Один из юношей скрылся, а другой остался со мной и сказал мне: «Бодрствуй и крестись и пойдем со мной вперед». Взял меня крепко за руку и мы пошли. Место было темное, тесное, шел он очень скоро, так что я с трудом поспевала за ним. Вдруг явились страшилища (так она называла демонов); в руках у них была большая хартия, вся исписанная словами. Они поднесли ее к моим глазам и я тут увидела все свои грехи, от юности записанные.

В это время опять явился другой юноша, и я увидела у него крылья и догадалась, что это был Ангел-хранитель. Он строгим голосом сказал: «Не смейте сегодня устрашать эту душу, она причастница, и не показывайтесь впереди нас». Тут я увидела, что хартия сделалась совершенно чистая, грехи мои все изгладились и страшилища скрылись.

-.-.-

• _Задание_
Измените фрагмент рассказа о видении: всё начиная со слов «Один из юношей» и вплоть до слов «и страшилища скрылись.» перепишите, поставив «грамота» вместо «хартия».

• _Исходные данные_
-.-.-

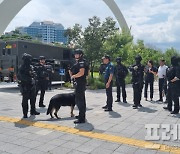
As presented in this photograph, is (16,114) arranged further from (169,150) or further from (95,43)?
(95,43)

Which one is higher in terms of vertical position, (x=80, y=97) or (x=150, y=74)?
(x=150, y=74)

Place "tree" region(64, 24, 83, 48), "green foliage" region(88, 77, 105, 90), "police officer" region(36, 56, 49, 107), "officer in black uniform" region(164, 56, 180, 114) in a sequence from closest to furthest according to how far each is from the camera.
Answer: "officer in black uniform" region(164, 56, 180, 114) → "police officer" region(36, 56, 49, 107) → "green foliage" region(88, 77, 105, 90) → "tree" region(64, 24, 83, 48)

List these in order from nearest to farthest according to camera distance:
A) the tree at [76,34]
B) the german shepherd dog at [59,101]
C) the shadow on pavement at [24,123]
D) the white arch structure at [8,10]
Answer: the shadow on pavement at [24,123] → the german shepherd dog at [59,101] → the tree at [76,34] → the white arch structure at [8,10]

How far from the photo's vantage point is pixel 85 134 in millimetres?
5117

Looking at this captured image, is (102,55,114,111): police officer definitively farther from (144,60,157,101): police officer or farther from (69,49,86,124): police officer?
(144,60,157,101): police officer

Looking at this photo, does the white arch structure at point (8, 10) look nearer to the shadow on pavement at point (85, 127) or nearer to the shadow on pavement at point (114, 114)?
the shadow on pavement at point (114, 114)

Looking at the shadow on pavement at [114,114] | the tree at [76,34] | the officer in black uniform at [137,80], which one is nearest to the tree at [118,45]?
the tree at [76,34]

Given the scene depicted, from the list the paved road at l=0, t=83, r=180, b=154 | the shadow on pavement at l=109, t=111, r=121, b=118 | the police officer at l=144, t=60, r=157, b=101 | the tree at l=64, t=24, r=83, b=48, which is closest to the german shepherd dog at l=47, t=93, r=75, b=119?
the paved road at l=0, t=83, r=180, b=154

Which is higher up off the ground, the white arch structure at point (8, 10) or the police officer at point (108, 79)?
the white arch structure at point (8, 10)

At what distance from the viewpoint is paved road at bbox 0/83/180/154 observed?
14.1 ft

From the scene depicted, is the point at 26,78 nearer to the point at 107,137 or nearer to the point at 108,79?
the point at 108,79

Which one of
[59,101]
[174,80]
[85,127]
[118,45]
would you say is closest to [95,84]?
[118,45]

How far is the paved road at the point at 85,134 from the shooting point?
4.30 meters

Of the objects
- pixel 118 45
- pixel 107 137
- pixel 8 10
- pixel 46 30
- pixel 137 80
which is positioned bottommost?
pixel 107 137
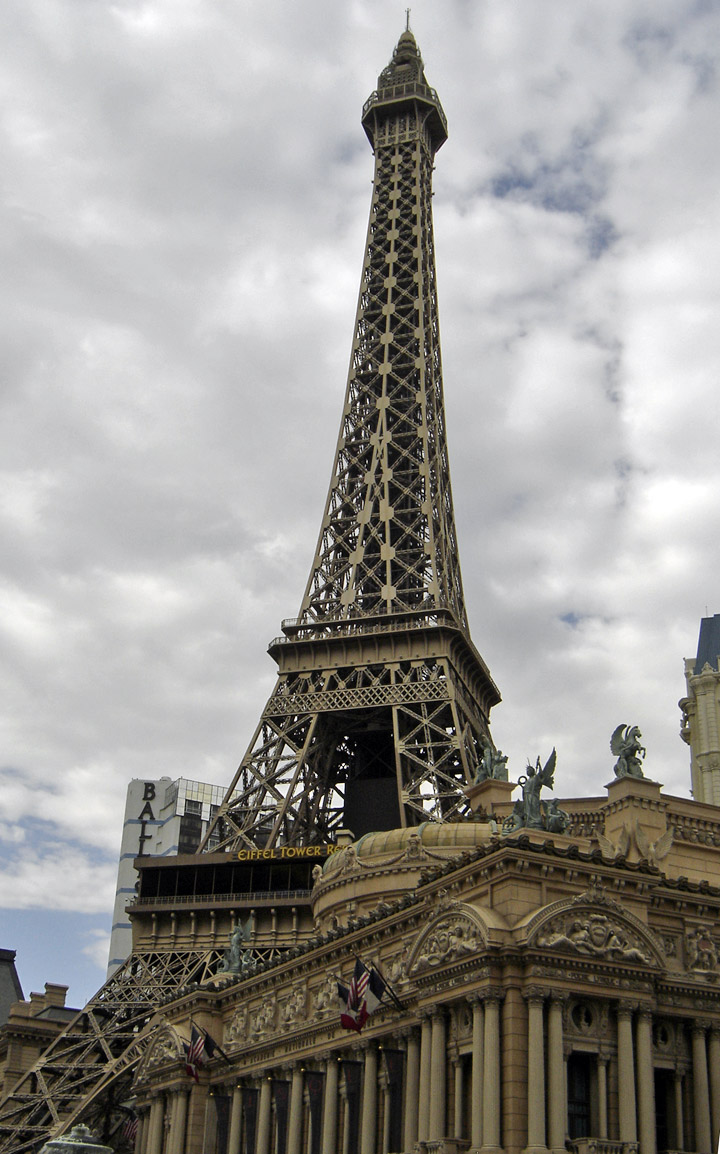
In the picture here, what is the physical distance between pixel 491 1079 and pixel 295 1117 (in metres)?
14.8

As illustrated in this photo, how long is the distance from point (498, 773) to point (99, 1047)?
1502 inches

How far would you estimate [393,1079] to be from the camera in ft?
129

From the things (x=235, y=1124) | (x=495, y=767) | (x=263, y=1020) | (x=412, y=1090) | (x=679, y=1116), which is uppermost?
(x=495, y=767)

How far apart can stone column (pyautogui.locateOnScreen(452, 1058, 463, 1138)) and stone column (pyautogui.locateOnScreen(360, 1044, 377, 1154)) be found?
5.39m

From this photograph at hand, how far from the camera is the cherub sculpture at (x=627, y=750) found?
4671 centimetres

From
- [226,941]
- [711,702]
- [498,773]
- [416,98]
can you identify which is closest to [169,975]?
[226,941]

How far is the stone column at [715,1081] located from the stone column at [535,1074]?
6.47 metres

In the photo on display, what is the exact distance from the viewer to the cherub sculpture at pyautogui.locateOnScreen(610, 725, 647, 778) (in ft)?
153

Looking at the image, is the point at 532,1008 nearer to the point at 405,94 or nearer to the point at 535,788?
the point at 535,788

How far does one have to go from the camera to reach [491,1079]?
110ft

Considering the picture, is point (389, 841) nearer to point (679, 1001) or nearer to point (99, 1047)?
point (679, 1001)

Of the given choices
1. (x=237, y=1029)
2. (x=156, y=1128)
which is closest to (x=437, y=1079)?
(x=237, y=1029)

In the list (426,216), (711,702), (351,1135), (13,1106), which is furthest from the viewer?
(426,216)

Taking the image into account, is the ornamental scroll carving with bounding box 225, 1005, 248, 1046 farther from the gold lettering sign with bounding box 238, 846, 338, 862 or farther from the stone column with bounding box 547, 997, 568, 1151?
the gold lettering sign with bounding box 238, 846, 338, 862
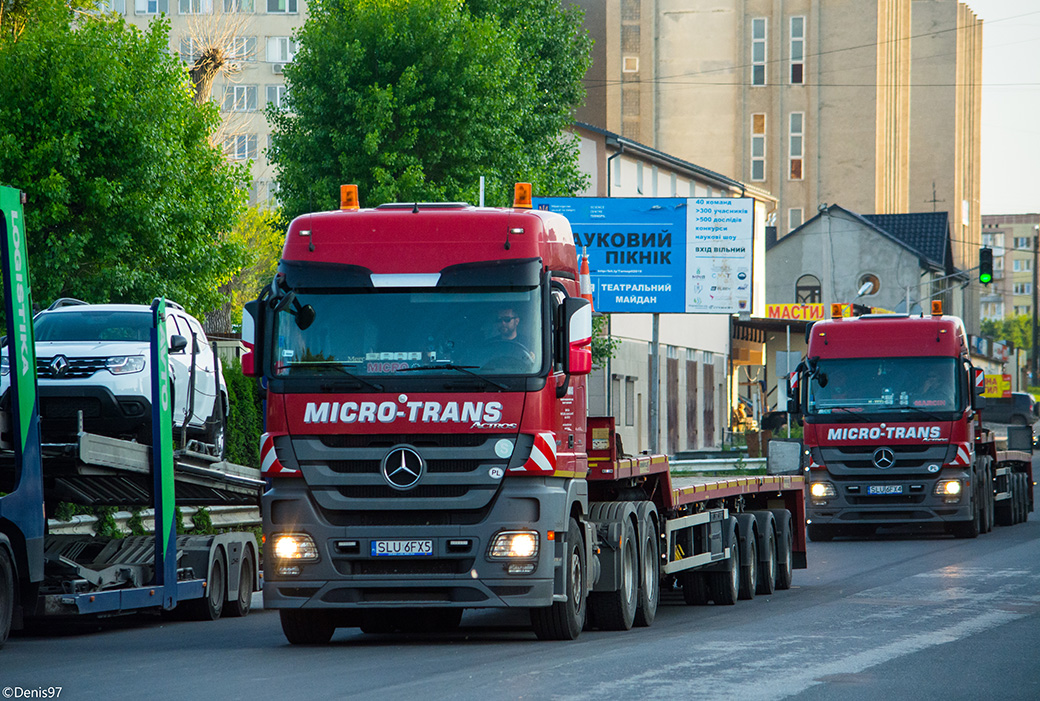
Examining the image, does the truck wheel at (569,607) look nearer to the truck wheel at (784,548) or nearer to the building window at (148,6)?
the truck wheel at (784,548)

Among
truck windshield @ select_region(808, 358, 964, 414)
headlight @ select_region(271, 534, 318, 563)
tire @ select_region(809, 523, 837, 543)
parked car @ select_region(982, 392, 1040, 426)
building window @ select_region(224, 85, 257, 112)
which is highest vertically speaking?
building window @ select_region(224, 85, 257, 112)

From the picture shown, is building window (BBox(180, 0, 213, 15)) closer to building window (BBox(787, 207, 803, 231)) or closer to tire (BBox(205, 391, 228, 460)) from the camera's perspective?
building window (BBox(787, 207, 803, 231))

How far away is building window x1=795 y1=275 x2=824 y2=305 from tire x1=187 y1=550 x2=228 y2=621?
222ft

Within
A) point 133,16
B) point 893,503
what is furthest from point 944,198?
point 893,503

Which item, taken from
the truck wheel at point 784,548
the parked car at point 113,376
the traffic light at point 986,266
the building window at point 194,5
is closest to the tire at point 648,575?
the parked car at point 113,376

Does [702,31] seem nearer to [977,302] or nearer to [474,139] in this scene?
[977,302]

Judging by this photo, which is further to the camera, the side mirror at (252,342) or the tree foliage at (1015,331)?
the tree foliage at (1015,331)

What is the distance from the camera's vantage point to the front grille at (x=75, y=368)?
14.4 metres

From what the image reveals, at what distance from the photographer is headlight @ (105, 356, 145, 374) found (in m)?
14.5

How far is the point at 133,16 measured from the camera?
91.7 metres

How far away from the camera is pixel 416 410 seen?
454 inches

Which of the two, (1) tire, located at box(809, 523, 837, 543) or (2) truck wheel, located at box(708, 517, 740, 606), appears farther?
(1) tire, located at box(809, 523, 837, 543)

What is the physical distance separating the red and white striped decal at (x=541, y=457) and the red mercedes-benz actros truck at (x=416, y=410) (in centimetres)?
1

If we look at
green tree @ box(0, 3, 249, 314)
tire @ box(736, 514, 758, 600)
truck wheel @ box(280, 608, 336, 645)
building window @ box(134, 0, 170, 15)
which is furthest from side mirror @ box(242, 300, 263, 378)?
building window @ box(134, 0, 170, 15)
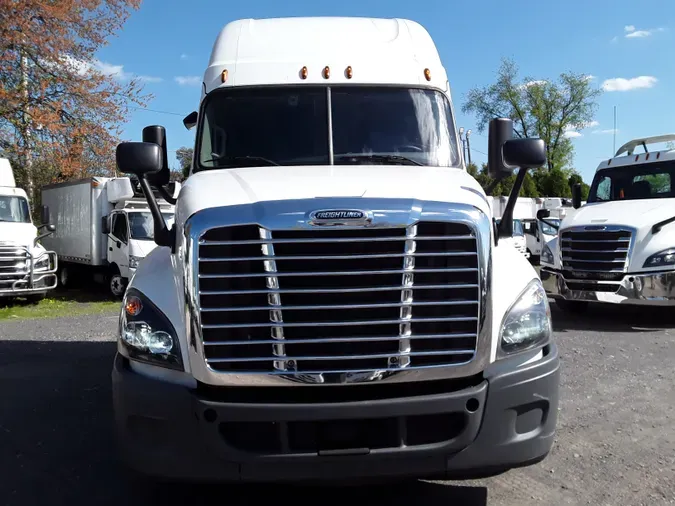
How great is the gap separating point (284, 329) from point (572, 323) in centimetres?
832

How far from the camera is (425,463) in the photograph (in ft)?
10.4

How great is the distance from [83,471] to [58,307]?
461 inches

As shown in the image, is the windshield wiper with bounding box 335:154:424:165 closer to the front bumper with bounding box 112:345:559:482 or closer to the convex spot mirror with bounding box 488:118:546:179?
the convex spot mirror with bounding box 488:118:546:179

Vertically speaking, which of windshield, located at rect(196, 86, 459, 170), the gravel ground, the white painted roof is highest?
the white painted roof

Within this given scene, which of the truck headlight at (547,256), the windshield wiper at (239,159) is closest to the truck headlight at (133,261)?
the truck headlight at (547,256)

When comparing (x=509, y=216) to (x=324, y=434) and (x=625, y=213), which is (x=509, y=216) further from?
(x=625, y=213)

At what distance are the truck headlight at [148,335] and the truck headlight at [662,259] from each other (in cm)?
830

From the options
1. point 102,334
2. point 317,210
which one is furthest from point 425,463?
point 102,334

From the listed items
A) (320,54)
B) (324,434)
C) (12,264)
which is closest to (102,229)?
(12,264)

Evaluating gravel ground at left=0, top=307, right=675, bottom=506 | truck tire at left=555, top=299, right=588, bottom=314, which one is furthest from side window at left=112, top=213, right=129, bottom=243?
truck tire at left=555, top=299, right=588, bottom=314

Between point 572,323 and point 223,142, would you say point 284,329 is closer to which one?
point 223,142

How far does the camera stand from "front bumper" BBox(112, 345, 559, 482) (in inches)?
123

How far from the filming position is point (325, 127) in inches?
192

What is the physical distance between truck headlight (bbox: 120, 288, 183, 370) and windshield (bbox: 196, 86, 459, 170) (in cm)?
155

-.-.-

• _Ответ_
Один из юношей скрылся, а другой остался со мной и сказал мне: «Бодрствуй и крестись и пойдем со мной вперед». Взял меня крепко за руку и мы пошли. Место было темное, тесное, шел он очень скоро, так что я с трудом поспевала за ним. Вдруг явились страшилища (так она называла демонов); в руках у них была большая грамота, вся исписанная словами. Они поднесли ее к моим глазам и я тут увидела все свои грехи, от юности записанные.

В это время опять явился другой юноша, и я увидела у него крылья и догадалась, что это был Ангел-хранитель. Он строгим голосом сказал: «Не смейте сегодня устрашать эту душу, она причастница, и не показывайтесь впереди нас». Тут я увидела, что грамота сделалась совершенно чистая, грехи мои все изгладились и страшилища скрылись.